→ Exercise objective
Your task is to transcribe all of the data below exactly, omitting the images.

━━━━━ Records provided ━━━━━

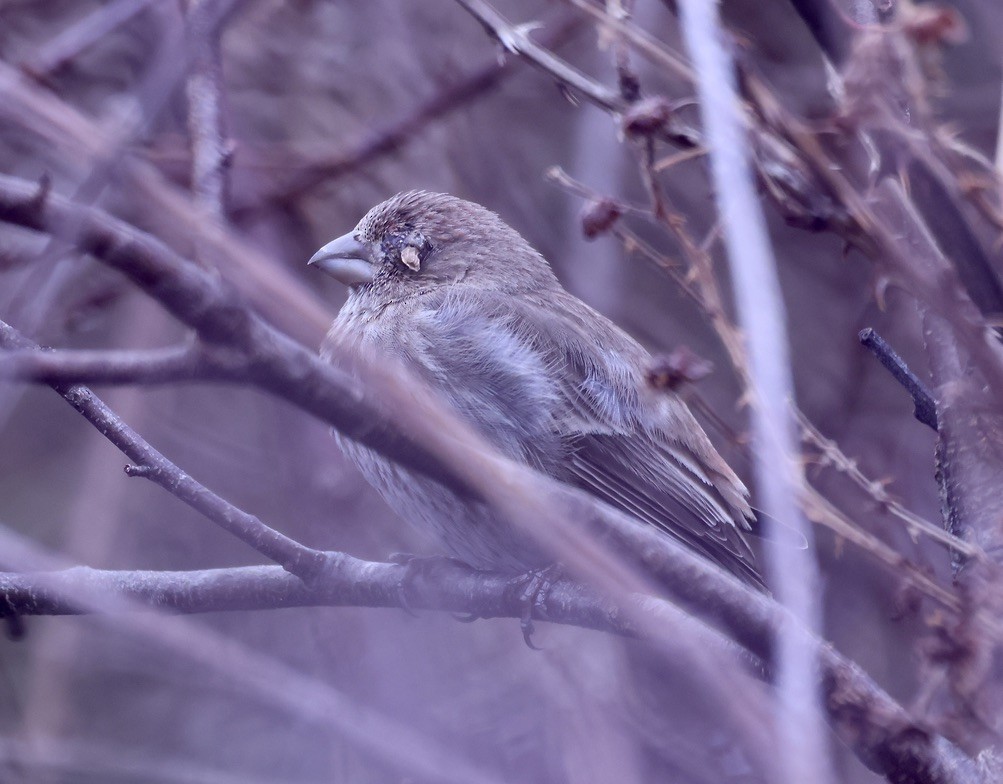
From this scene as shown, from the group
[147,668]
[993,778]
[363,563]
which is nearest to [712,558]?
[363,563]

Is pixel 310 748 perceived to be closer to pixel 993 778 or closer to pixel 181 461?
pixel 181 461

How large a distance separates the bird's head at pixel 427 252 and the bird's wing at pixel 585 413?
0.27 metres

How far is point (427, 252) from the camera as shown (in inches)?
169

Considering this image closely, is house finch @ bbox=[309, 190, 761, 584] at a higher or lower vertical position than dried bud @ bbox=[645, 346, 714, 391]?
lower

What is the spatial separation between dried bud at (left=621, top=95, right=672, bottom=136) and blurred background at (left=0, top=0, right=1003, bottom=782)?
1.70 metres

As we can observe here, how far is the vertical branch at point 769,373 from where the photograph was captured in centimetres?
125

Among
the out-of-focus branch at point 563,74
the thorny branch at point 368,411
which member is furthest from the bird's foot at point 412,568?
the thorny branch at point 368,411

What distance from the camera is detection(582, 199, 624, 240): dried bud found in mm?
2344

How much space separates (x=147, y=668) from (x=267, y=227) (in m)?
1.98

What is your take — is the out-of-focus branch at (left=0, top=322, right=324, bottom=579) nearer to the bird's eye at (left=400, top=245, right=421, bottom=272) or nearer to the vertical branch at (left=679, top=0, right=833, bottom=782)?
the vertical branch at (left=679, top=0, right=833, bottom=782)

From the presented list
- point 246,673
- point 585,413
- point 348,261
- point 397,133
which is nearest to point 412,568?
point 246,673

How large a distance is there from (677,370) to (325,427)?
2.77 m

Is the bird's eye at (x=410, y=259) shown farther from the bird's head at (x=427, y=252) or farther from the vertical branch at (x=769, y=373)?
the vertical branch at (x=769, y=373)

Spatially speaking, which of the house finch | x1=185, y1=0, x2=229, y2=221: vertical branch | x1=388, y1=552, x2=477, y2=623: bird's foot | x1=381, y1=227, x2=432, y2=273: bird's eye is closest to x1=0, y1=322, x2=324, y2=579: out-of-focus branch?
x1=388, y1=552, x2=477, y2=623: bird's foot
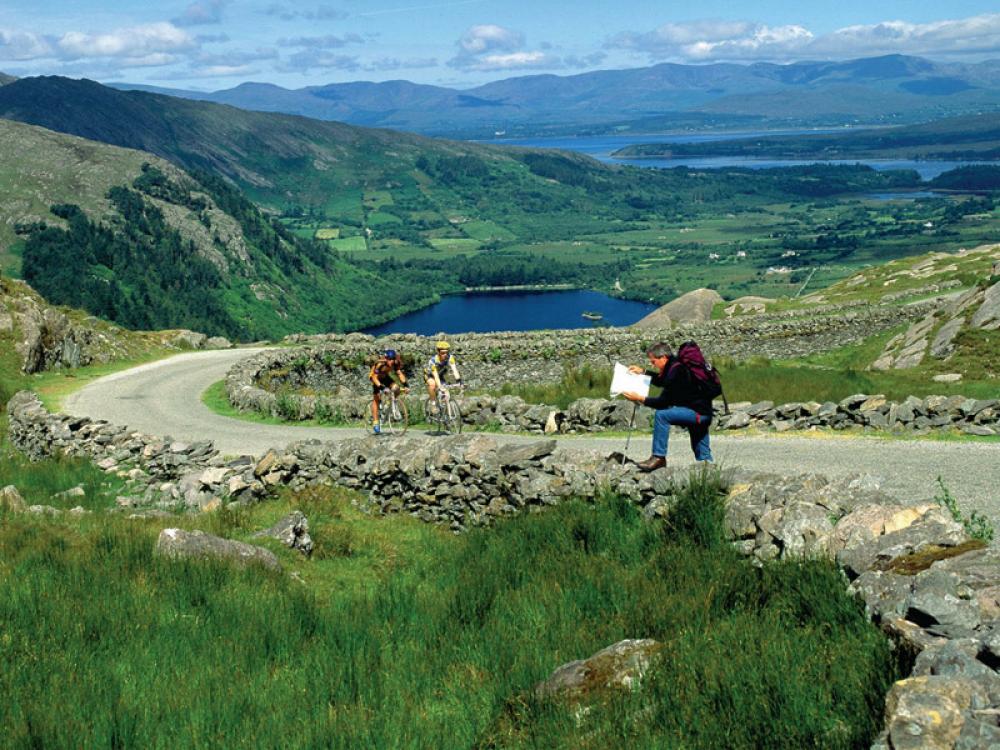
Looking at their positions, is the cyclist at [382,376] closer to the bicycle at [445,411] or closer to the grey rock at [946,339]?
the bicycle at [445,411]

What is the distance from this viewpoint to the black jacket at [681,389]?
13.6 m

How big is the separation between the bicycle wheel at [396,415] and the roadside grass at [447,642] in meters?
12.6

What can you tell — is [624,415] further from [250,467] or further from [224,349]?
[224,349]

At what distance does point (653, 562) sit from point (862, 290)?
65.3m

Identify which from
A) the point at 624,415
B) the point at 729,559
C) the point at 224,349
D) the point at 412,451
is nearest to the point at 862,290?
the point at 224,349

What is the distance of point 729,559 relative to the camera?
990 centimetres

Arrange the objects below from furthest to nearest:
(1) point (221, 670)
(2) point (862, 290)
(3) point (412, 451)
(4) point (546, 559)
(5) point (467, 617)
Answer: (2) point (862, 290) → (3) point (412, 451) → (4) point (546, 559) → (5) point (467, 617) → (1) point (221, 670)

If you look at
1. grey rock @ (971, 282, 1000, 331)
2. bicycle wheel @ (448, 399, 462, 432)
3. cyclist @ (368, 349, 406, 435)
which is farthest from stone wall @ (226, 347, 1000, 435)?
grey rock @ (971, 282, 1000, 331)

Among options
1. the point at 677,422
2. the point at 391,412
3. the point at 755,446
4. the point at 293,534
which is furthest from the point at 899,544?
the point at 391,412

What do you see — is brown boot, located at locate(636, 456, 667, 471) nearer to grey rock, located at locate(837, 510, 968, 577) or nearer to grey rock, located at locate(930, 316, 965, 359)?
grey rock, located at locate(837, 510, 968, 577)

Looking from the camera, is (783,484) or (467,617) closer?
(467,617)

━━━━━

→ The answer
From this scene as shown, from the group
[147,668]
[993,778]
[363,563]
which is nearest to [712,558]?
[363,563]

Is pixel 310 748 perceived to be closer to pixel 993 778 or closer to pixel 181 461?
pixel 181 461

How large a distance separates the bird's head at pixel 427 252 and the bird's wing at pixel 585 413?
0.27 metres

How far is point (427, 252) from the camera as shown (in inches)?
169

Considering this image closely, is house finch @ bbox=[309, 190, 761, 584] at a higher or lower vertical position than dried bud @ bbox=[645, 346, 714, 391]?
lower

What is the spatial separation between dried bud at (left=621, top=95, right=672, bottom=136) and blurred background at (left=0, top=0, right=1003, bottom=782)?
1.70 metres

As we can observe here, how far is the vertical branch at point 769,373 from where the photograph was captured in centimetres?
125

Among
the out-of-focus branch at point 563,74
the thorny branch at point 368,411
which member is furthest from the bird's foot at point 412,568?
the thorny branch at point 368,411

What distance from the camera is detection(582, 199, 624, 240): dried bud found in mm?
2344

How much space separates (x=147, y=668) from (x=267, y=227) (in m)?
1.98

What is your take — is the out-of-focus branch at (left=0, top=322, right=324, bottom=579) nearer to the bird's eye at (left=400, top=245, right=421, bottom=272) or nearer to the vertical branch at (left=679, top=0, right=833, bottom=782)?
the vertical branch at (left=679, top=0, right=833, bottom=782)

From the presented list
- point 246,673
- point 585,413
- point 348,261
- point 397,133
which is nearest to point 412,568?
point 246,673

How large a distance is there from (677,370) to (325,427)?
2.77 m

Is the bird's eye at (x=410, y=259) shown farther from the bird's head at (x=427, y=252) or farther from the vertical branch at (x=769, y=373)?
the vertical branch at (x=769, y=373)

Spatially speaking, which of the house finch | x1=185, y1=0, x2=229, y2=221: vertical branch | x1=388, y1=552, x2=477, y2=623: bird's foot | x1=381, y1=227, x2=432, y2=273: bird's eye is closest to x1=0, y1=322, x2=324, y2=579: out-of-focus branch?
x1=388, y1=552, x2=477, y2=623: bird's foot
Looking at their positions, is the cyclist at [382,376] closer to the bicycle at [445,411] or closer to the grey rock at [946,339]?
the bicycle at [445,411]

What is the distance from this viewpoint to the black jacket at [681,389]?
13.6 m

How big is the separation between the bicycle wheel at [396,415] and the roadside grass at [447,642] in meters?
12.6

What can you tell — is [624,415] further from [250,467] or further from [224,349]?
[224,349]

At what distance does point (653, 562) sit from point (862, 290)?
65.3m

Identify which from
A) the point at 624,415
B) the point at 729,559
C) the point at 224,349
D) the point at 412,451
is nearest to the point at 862,290?
the point at 224,349

What is the distance of point 729,559 relative to the camera?
990 centimetres

Arrange the objects below from furthest to nearest:
(1) point (221, 670)
(2) point (862, 290)
(3) point (412, 451)
(4) point (546, 559)
(5) point (467, 617)
Answer: (2) point (862, 290) → (3) point (412, 451) → (4) point (546, 559) → (5) point (467, 617) → (1) point (221, 670)

If you look at
1. grey rock @ (971, 282, 1000, 331)
2. bicycle wheel @ (448, 399, 462, 432)
3. cyclist @ (368, 349, 406, 435)
which is farthest from stone wall @ (226, 347, 1000, 435)?
grey rock @ (971, 282, 1000, 331)

Among options
1. the point at 677,422
2. the point at 391,412
3. the point at 755,446
4. the point at 293,534
which is furthest from the point at 899,544?
the point at 391,412

What do you see — is brown boot, located at locate(636, 456, 667, 471) nearer to grey rock, located at locate(837, 510, 968, 577) or nearer to grey rock, located at locate(930, 316, 965, 359)?
grey rock, located at locate(837, 510, 968, 577)

Looking from the camera, is (783,484) or (467,617) closer?
(467,617)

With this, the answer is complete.